> [AIM 1] List every line in the records that contains the word "distant".

> [TEXT PROVIDED]
>>>>>

TEACHING

Pajama JumpI was a choreographer first and a teacher second. My point of view and abilities as a teacher grew out of information and ideas gleaned from the dances I created. I did quite a lot of teaching before I became a good at it. The structure of my classes evolved gradually. What I explore in them grows out of a personal definition of what jazz dance is. I think this is critically important. One’s methodology should support and be determined by that definition. I built a career saying that jazz dance is dancing to jazz music and I strongly stand by that statement. When I say jazz music, I mean all of it, the many and varied strands that have created one of America’s greatest contributions to world culture. I explore the history of the music and introduce students to the extraordinary men and women who have created this singular, powerful and expressive art form. I design my classes using spirituals, work songs, gospel, blues, ragtime, stride piano, swing, bebop, cool jazz, rhythm and blues, soul and funk as well as music of Afro-Cuban and Latin artists. I love rhythm. The first jazz music I heard was in college – it was Dave Brubeck. It made me want to move. Time and rhythm are all around us. Rhythm is a language. That is my mantra. I am on a never-ending quest for new music and find many great leads on National Public Radio. I then head to iTunes or Spotify. Friends write to me about music they think I would like all the time.

<<<<<

> [AIM 2] Name each radio network or music service that the passage on teaching mentions as a place the writer goes for new music.

> [MATERIAL PROVIDED]

>>>>>

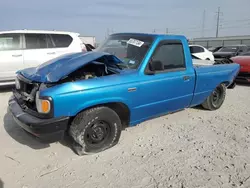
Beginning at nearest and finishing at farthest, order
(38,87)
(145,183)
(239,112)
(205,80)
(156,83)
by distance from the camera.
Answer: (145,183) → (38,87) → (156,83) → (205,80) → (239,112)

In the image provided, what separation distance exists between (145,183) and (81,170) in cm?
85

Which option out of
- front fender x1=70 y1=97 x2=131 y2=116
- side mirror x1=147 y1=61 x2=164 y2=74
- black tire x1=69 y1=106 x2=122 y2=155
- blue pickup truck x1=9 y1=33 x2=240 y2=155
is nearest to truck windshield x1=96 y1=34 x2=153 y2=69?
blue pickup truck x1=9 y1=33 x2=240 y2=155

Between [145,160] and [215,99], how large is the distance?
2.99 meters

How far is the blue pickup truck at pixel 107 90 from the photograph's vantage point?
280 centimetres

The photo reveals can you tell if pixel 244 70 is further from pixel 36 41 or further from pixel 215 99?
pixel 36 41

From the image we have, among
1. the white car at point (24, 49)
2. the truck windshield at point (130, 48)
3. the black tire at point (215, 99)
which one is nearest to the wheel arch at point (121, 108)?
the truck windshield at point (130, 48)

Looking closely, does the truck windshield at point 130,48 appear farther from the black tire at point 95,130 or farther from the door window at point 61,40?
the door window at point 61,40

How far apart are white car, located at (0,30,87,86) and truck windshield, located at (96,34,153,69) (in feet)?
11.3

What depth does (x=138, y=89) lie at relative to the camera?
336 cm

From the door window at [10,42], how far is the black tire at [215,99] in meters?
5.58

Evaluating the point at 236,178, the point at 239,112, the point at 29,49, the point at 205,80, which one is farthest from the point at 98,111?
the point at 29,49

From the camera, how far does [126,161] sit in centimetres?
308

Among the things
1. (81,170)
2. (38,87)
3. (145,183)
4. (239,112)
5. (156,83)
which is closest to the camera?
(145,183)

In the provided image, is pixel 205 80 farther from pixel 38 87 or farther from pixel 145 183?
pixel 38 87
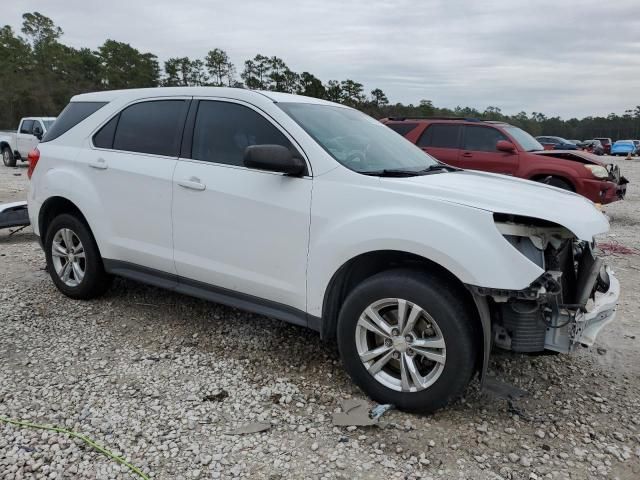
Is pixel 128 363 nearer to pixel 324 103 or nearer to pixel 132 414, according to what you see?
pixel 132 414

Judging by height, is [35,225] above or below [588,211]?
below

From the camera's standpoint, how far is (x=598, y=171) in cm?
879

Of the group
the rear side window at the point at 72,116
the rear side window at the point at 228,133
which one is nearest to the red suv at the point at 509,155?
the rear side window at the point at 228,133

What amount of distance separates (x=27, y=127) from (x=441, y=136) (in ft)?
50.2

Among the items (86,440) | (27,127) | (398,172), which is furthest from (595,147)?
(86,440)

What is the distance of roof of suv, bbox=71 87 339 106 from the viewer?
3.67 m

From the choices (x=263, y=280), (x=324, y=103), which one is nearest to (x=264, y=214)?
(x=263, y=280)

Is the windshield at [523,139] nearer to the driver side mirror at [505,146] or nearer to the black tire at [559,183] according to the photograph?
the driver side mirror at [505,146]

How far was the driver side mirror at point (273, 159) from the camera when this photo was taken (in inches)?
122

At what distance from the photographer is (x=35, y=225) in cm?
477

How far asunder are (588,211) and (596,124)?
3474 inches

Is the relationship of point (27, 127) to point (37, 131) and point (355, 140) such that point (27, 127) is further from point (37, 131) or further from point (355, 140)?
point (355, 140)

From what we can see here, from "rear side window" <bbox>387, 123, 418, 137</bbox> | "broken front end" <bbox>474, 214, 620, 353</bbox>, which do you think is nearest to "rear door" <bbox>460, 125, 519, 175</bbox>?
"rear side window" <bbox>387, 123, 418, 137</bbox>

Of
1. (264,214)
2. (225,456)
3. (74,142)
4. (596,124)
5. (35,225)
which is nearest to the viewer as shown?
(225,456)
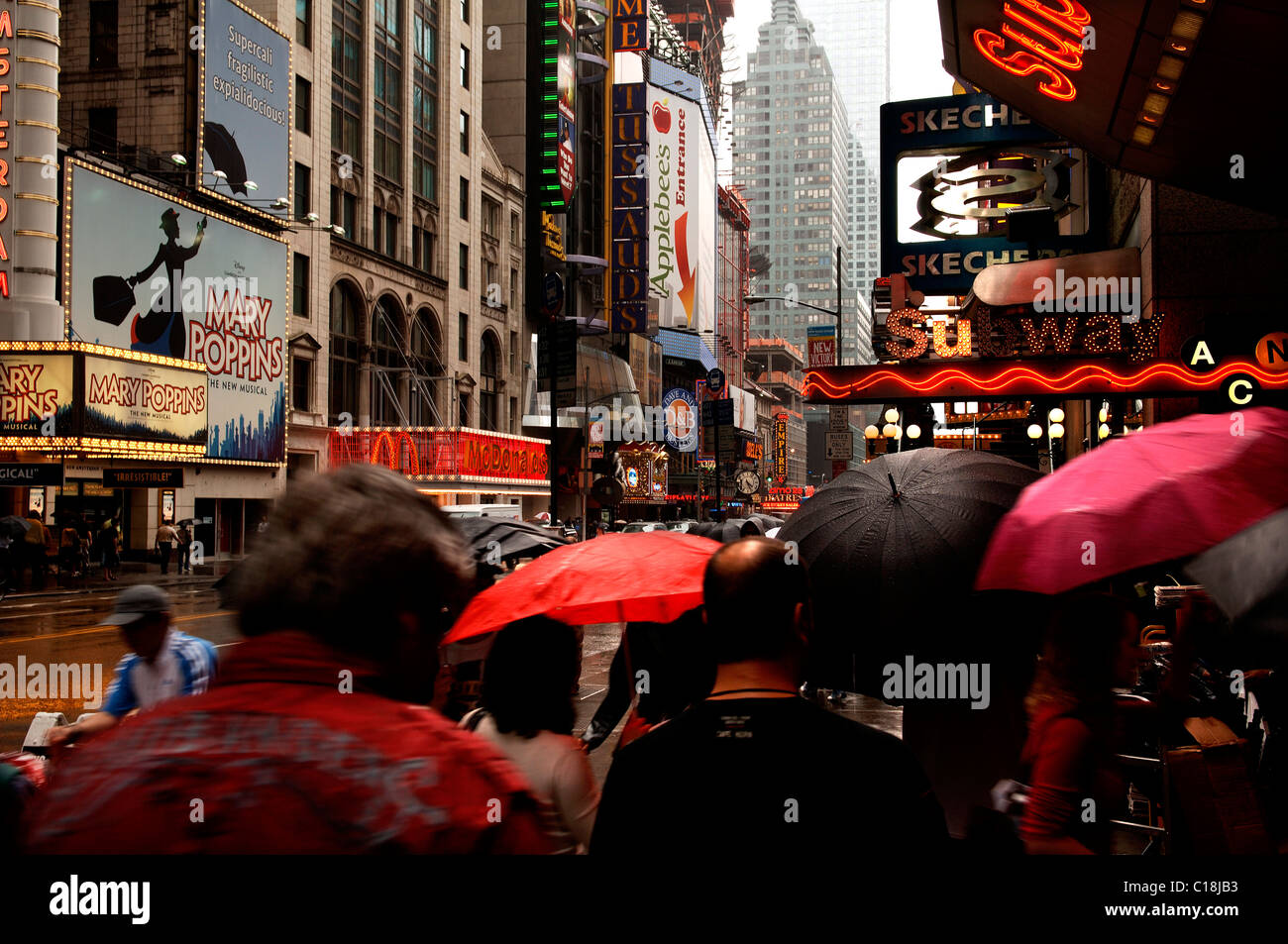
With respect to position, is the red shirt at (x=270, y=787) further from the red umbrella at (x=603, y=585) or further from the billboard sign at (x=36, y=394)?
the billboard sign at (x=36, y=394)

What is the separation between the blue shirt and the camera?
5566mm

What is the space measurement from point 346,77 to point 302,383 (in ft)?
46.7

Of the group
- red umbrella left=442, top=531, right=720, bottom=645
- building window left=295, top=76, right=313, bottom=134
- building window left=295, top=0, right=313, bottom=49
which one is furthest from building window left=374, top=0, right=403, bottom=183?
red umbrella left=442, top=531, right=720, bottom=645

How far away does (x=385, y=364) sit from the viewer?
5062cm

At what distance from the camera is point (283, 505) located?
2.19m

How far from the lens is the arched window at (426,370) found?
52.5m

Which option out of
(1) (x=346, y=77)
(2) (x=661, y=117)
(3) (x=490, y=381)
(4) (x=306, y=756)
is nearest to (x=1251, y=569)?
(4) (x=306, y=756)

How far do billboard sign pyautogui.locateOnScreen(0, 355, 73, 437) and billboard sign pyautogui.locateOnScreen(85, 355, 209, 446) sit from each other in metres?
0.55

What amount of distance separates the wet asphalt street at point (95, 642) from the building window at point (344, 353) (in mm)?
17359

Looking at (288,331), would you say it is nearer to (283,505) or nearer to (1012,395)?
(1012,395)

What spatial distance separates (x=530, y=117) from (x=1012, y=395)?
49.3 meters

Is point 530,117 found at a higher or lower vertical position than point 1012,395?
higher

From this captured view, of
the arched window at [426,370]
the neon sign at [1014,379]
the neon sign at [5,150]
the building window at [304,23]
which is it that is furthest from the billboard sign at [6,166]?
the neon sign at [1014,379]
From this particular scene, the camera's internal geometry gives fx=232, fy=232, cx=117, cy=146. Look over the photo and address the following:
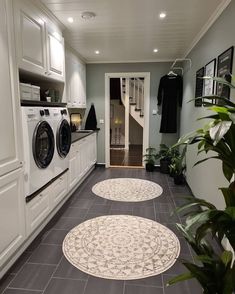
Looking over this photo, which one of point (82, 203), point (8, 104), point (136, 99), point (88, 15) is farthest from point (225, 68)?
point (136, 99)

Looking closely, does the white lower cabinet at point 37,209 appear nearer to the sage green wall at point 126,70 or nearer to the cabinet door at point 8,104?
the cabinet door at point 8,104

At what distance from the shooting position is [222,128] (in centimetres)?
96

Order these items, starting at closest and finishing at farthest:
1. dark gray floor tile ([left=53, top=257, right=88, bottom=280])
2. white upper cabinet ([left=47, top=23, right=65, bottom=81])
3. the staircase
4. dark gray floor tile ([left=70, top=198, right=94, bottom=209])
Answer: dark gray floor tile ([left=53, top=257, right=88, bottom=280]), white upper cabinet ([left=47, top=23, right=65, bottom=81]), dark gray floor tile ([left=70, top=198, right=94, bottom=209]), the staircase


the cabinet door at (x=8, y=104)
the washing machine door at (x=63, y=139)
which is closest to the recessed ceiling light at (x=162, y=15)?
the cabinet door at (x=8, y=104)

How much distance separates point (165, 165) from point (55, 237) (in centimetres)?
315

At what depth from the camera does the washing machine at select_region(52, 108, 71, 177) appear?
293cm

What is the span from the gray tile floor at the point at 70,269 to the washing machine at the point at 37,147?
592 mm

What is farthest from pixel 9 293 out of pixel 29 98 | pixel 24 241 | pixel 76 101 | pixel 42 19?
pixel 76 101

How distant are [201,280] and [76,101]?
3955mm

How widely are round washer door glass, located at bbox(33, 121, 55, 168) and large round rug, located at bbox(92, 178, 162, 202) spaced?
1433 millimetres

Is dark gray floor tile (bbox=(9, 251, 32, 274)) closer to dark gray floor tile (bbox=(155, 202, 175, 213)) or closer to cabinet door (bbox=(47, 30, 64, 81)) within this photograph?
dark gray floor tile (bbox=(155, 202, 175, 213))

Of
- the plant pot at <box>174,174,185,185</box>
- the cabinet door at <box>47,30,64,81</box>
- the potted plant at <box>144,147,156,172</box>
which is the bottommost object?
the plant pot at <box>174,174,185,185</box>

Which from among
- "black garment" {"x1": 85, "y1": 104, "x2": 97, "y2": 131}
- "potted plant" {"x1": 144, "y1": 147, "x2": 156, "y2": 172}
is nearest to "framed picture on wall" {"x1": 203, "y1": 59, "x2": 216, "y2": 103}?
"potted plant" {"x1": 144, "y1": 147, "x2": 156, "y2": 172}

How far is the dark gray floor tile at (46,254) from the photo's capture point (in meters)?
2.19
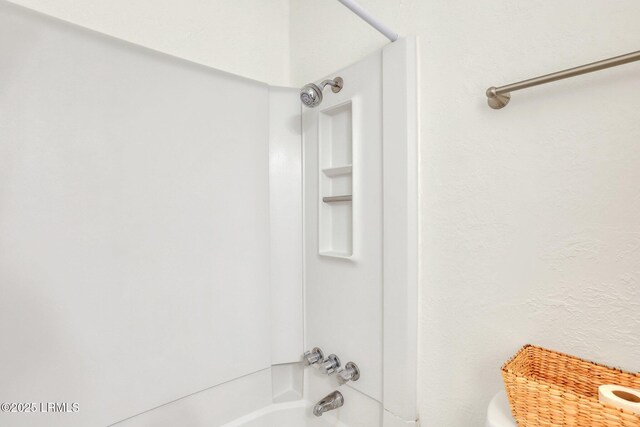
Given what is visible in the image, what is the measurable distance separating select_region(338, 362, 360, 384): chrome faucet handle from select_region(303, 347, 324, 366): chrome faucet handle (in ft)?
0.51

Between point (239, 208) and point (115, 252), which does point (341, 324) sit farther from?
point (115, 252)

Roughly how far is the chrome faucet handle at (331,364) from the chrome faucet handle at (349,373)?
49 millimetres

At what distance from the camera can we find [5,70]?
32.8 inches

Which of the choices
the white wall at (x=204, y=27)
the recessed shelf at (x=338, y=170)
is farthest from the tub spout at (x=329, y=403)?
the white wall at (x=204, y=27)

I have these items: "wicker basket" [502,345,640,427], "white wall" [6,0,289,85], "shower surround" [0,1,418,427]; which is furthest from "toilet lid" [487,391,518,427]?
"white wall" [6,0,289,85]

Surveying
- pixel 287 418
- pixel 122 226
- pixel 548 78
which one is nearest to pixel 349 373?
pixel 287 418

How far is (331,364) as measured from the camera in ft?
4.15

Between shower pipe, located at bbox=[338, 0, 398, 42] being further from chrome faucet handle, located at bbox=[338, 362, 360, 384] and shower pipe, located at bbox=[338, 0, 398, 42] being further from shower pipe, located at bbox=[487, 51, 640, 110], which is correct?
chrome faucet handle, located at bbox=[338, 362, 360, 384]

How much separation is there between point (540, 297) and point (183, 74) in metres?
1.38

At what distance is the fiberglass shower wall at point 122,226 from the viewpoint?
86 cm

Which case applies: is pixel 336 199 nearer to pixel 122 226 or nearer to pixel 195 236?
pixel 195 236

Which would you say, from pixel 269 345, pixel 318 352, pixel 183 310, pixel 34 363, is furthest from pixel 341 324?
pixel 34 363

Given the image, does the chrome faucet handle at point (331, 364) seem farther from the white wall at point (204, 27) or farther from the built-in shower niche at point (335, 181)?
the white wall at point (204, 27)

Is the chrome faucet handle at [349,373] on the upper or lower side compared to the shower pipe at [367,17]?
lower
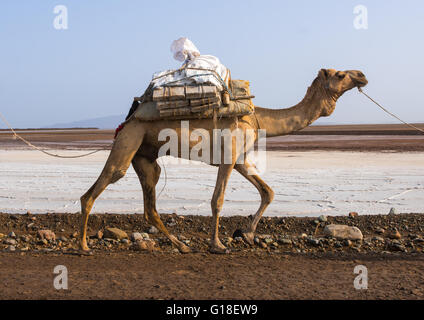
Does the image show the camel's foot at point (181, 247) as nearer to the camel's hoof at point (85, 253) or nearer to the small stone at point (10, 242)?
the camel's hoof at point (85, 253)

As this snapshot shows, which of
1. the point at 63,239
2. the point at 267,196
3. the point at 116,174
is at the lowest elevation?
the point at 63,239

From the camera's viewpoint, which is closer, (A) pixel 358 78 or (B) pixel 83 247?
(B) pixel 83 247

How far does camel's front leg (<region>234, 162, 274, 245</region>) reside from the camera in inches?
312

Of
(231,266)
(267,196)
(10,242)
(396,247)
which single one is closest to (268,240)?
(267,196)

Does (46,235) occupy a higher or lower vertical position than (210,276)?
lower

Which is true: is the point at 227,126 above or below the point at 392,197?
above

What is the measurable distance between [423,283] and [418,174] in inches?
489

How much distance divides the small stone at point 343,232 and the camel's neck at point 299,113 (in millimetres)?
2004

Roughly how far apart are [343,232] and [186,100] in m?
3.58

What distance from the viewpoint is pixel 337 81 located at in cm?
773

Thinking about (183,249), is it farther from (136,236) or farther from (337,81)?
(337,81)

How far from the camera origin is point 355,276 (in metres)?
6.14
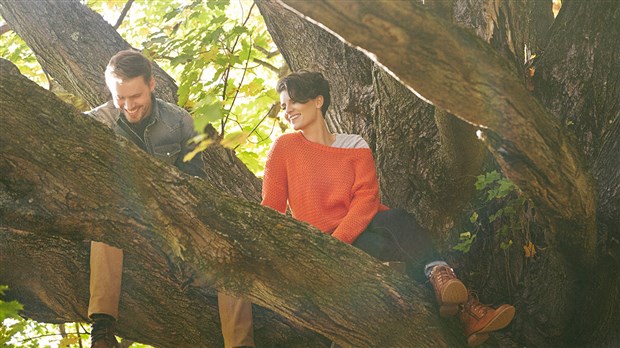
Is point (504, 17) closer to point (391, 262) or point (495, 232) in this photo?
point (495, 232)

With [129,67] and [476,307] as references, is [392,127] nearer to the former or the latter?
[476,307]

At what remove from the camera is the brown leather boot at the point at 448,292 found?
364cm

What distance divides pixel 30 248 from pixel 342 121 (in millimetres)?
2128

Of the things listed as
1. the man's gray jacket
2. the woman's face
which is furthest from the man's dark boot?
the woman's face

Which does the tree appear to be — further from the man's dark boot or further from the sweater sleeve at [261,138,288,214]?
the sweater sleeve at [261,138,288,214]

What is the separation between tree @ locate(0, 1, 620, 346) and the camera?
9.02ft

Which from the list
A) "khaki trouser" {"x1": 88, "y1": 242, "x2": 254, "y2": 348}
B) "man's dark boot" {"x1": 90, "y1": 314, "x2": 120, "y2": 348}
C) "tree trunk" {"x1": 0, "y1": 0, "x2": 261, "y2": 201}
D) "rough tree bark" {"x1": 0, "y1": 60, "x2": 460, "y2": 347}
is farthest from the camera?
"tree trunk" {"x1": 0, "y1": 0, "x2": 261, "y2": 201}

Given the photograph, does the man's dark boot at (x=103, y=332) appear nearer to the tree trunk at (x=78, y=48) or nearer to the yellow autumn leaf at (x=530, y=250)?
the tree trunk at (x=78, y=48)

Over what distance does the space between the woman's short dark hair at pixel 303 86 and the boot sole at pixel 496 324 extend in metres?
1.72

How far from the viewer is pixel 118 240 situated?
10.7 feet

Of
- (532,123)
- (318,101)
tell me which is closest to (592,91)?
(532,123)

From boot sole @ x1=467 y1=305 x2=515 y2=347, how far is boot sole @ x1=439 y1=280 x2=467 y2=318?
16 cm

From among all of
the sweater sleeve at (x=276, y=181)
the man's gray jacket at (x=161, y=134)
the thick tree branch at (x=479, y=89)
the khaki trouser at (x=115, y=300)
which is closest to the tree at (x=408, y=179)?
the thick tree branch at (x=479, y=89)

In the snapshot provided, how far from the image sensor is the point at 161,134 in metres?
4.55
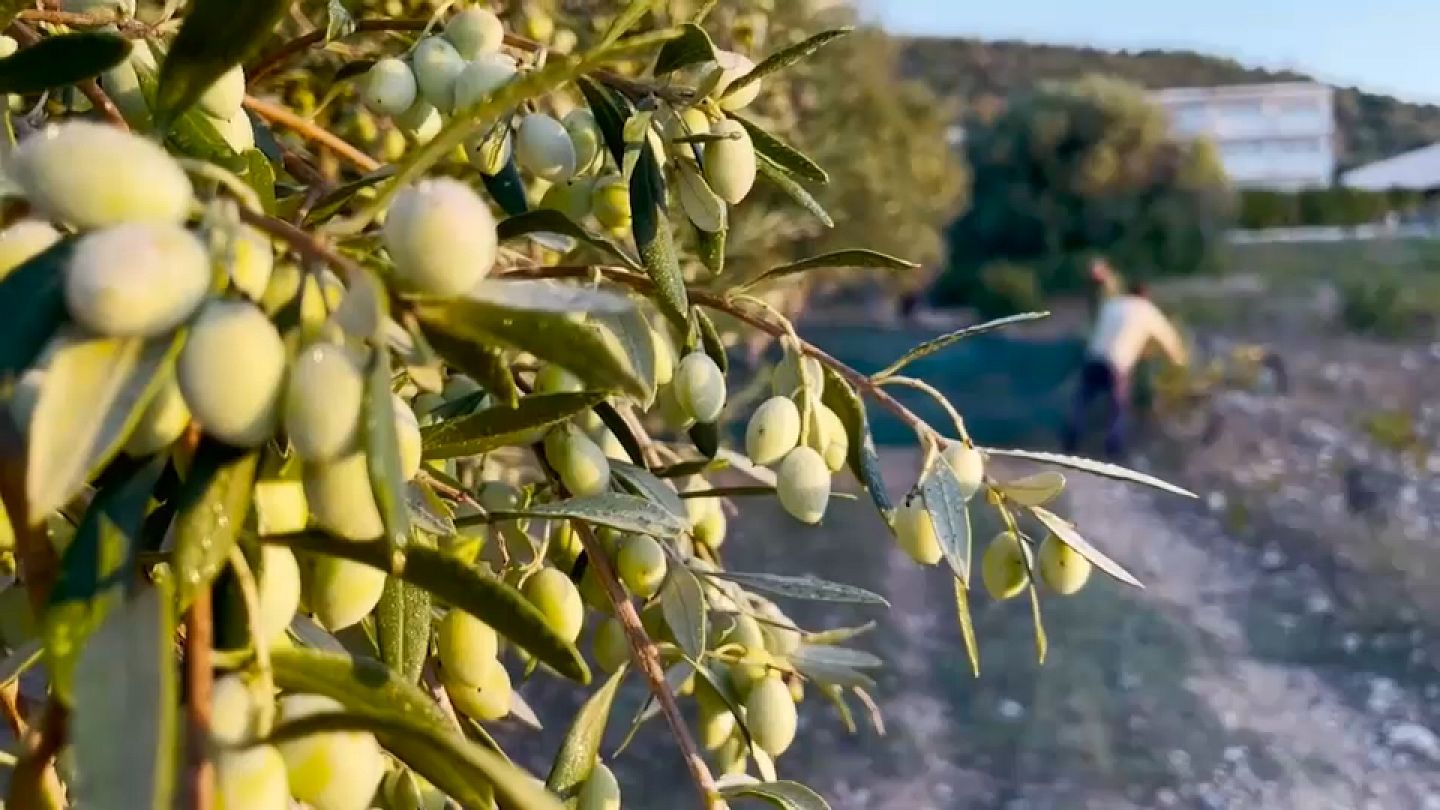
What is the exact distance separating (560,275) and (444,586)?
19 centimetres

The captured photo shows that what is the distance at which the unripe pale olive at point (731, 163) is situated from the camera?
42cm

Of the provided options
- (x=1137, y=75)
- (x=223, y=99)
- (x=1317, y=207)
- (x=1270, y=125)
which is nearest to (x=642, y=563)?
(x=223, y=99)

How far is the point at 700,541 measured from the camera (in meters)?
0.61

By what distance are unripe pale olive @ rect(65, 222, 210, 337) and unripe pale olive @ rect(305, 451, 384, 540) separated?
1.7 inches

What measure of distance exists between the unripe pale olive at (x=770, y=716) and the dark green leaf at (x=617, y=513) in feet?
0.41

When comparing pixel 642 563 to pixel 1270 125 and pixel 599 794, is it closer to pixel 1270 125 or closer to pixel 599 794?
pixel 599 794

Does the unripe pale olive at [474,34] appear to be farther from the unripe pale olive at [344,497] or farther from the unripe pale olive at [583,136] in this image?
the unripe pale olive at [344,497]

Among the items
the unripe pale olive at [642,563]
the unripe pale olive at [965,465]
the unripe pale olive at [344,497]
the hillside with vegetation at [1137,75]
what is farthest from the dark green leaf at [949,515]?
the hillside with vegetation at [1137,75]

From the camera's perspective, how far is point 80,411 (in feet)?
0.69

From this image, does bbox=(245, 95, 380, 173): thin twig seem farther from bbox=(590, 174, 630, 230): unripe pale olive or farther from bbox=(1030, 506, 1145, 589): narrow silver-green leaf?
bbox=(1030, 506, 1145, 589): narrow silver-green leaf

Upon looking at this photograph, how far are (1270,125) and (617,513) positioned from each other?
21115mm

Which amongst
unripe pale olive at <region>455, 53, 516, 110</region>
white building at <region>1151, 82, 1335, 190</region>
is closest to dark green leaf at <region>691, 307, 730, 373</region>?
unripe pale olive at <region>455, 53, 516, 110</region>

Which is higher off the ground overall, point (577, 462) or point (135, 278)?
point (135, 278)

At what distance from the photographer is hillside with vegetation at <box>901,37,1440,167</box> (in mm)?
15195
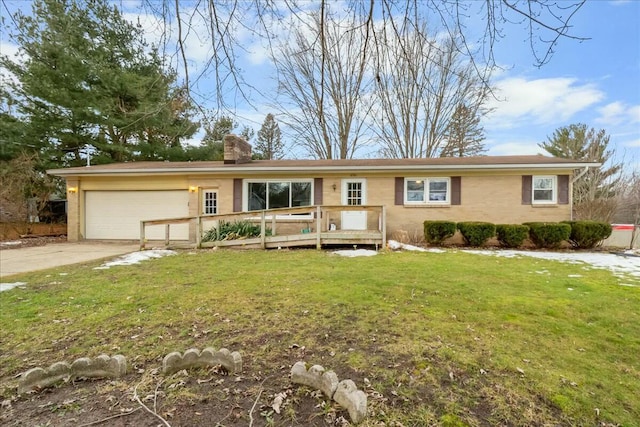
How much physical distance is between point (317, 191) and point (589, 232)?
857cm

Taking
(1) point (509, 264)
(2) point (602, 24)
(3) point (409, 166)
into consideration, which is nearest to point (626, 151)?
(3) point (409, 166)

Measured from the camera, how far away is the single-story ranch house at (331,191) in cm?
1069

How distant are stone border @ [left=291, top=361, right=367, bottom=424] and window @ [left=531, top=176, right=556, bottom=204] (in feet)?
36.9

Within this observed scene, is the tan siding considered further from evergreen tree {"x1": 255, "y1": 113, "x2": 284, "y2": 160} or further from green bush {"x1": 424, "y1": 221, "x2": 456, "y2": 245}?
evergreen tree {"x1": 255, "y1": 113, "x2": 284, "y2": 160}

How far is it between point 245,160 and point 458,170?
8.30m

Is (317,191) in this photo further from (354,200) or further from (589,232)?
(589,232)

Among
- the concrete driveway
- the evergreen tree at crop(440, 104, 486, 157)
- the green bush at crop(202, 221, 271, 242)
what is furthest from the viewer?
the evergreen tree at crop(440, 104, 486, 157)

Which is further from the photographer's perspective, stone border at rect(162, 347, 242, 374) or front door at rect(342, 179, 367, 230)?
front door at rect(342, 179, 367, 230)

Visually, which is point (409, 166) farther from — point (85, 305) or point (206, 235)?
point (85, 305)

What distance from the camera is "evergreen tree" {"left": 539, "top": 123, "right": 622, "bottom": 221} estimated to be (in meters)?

<<<<<

> [COMPLETE OUTPUT 1]
How distant are [201,280] and [76,101]?
How distant are stone border @ [left=291, top=361, right=367, bottom=424] and window @ [left=531, top=176, right=556, bottom=204] (in feet)?

> [COMPLETE OUTPUT 2]
National Public Radio
iTunes
Spotify